Input data section start

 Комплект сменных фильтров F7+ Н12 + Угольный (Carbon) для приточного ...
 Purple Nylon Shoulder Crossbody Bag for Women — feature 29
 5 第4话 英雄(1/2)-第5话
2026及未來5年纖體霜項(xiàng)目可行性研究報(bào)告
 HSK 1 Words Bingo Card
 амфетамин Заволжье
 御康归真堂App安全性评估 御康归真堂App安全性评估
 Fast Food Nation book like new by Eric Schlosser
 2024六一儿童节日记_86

Input data section end
Input data section start

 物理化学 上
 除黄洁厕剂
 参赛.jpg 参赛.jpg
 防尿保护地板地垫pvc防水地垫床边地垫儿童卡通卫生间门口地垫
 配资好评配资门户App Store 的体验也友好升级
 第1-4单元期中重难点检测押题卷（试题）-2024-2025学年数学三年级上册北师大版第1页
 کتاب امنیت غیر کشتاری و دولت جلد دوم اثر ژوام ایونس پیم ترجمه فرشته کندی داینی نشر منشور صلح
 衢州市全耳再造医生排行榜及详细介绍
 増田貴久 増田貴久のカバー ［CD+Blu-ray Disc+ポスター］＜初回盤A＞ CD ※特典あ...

Input data section end

● **What is required**: Would you copy out exactly the lines above that start at the one containing "衢州市全耳再造医生排行榜及详细介绍" and end at the one containing "増田貴久 増田貴久のカバー ［CD+Blu-ray", inclusive?

● **Answer section**:
 衢州市全耳再造医生排行榜及详细介绍
 増田貴久 増田貴久のカバー ［CD+Blu-ray Disc+ポスター］＜初回盤A＞ CD ※特典あ...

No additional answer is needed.